D # 338: So che se attacco un altro mi sentirò in colpa e che, se mi sento attaccato, dovrei chiedere aiuto allo Spirito Santo. Questo si applica ugualmente se mi sento in colpa per un comportamento analogo ad una dipendenza? Se persevero in tale comportamento sono sicuro di sentirmi in colpa. Se arresto il comportamento potrei non sentirmi in colpa, ma non ho risolto veramente il problema. Quale sarebbe il modo migliore per gestire questa situazione? Il problema specifico di cui parlo è il mangiare in eccesso.
R: Sì, sia che attacchi un altro, che mi senta attaccato da un altro o che attacchi me stesso – cosa che una dipendenza rappresenta – l'unica risposta appropriata è chiedere aiuto allo Spirito Santo. Una dipendenza è un attacco a me stesso perché dice in continuazione che sono incompleto e devo cercare il mio completamento fuori di me, una ripetuta negazione di essere il Cristo, per sempre uno con la Sua Fonte. (T.29.VII.2,3,4,6).
Ogni attacco, indipendentemente da come venga espresso, non è altro che la proiezione della colpa nascosta nella nostra mente. L’ego insiste che dobbiamo sopportarla a causa del nostro attacco (immaginario) contro Dio nel momento della separazione, quando abbiamo negato la nostra realtà di Cristo. Ci siamo convinti che la nostra colpa sia reale, ma poi abbiamo tentato di evitarne la responsabilità. E così cerchiamo di proiettare la colpa fuori della mente così che invece sembri risiedere nei corpi, il nostro e quello degli altri. Teniamo questa dinamica nascosta a noi stessi, perché la colpa rimanga protetta.
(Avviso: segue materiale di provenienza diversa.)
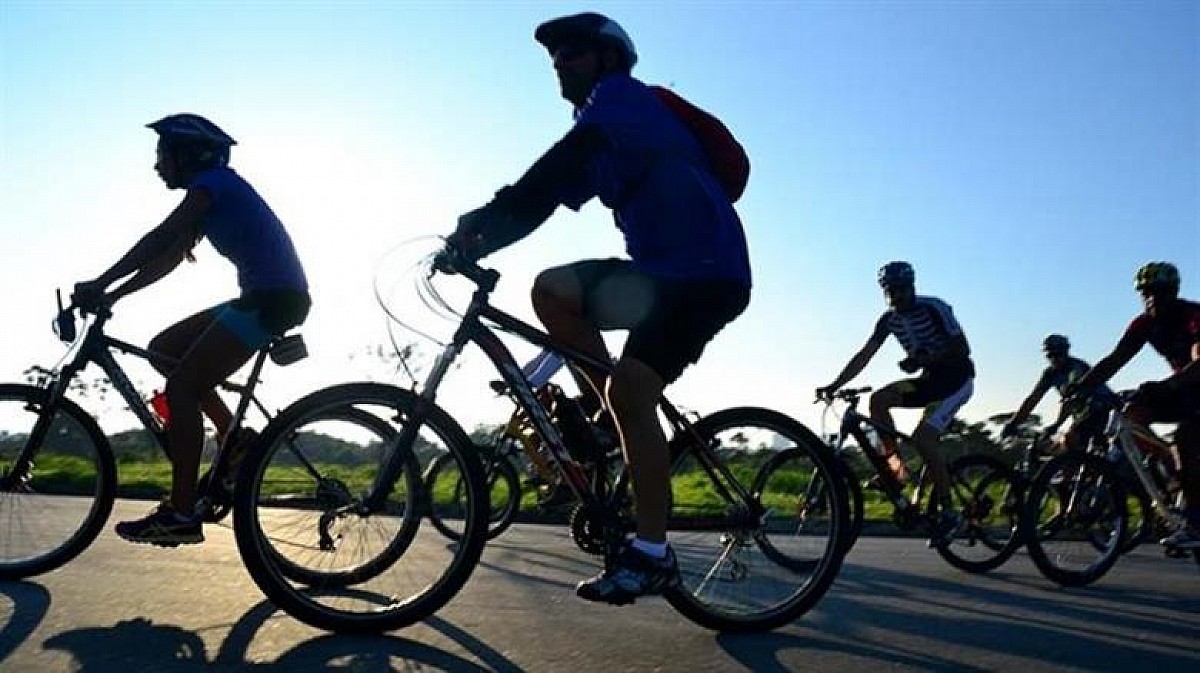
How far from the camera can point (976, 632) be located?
495 cm

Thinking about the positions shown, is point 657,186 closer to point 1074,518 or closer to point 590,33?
point 590,33

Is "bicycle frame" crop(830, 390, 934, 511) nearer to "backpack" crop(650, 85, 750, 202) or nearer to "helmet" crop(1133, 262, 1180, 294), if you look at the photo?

Ma quando chiediamo aiuto a Gesù o allo Spirito Santo dichiariamo veramente di essere disposti ad accettare la responsabilità, (ma non la colpa!) per come ci sentiamo, vedendo ora la situazione esterna non come il problema, ma piuttosto come un indicatore della colpa che altrimenti rimarrebbe inconscia nella mente.
E così, come tu osservi, concentrarsi sul cambiare o sul controllare il comportamento, come il mangiare in eccesso, non affronta il problema reale. Dal momento che ci limitiamo solo a modificare il sintomo esterno –o effetto – della colpa senza occuparci della causa – la colpa stessa - che continua a non essere presa in esame, noi continueremo a crederla reale.
Di conseguenza vedremo di proiettare la colpa, insopportabile e tuttavia illusoria, in qualche altra forma esterna, magari un'altra dipendenza. All’inizio di Un Corso in Miracoli Gesù spiega come il controllare o il cambiare comportamento senza rivolgersi alla mente produce semplicemente una tensione intollerabile che normalmente conduce alla rabbia e a ulteriore proiezione. (T.2.VI.5).
Ora questo non vuol dire che non ci sia un valore nello sviluppare un po' di disciplina e tenere sotto controllo un comportamento fuori controllo, soprattutto se la dipendenza ci è fisicamente o emotivamente nociva e quindi rinforza la colpa nella mente. E la scelta di effettuare un utile cambiamento esterno può certamente riflettere un reale desiderio, forse ancora inconscio, di cambiamento dell’insegnante interno, passando dall’ego allo Spirito Santo. Ma ad un certo punto nel nostro apprendimento, giungeremo a riconoscere che l'unico problema è sempre la colpa nella mente. Solo riconoscendo la sua inevitabile proiezione esterna nel mondo di forma cominciamo a diventarne consapevoli nella nostra mente, là dove possiamo fare una scelta significativa per liberarcene.
Un’audio cassetta singola di Kenneth Wapnicke un libretto trascritto dal nastro, che portano lo stesso titolo “Overeating: A Dialogue” [Un dialogo sul mangiare in eccesso], esplorano in maggior profondità la tematica del mangiare in eccesso. Benché tratti le dipendenze dal cibo, il materiale può essere usato per qualsiasi dipendenza poiché il contenuto è sempre lo stesso. La tematica delle dipendenze dalla prospettiva del Corso è trattata anche nelle domande n. 30 e n. 57.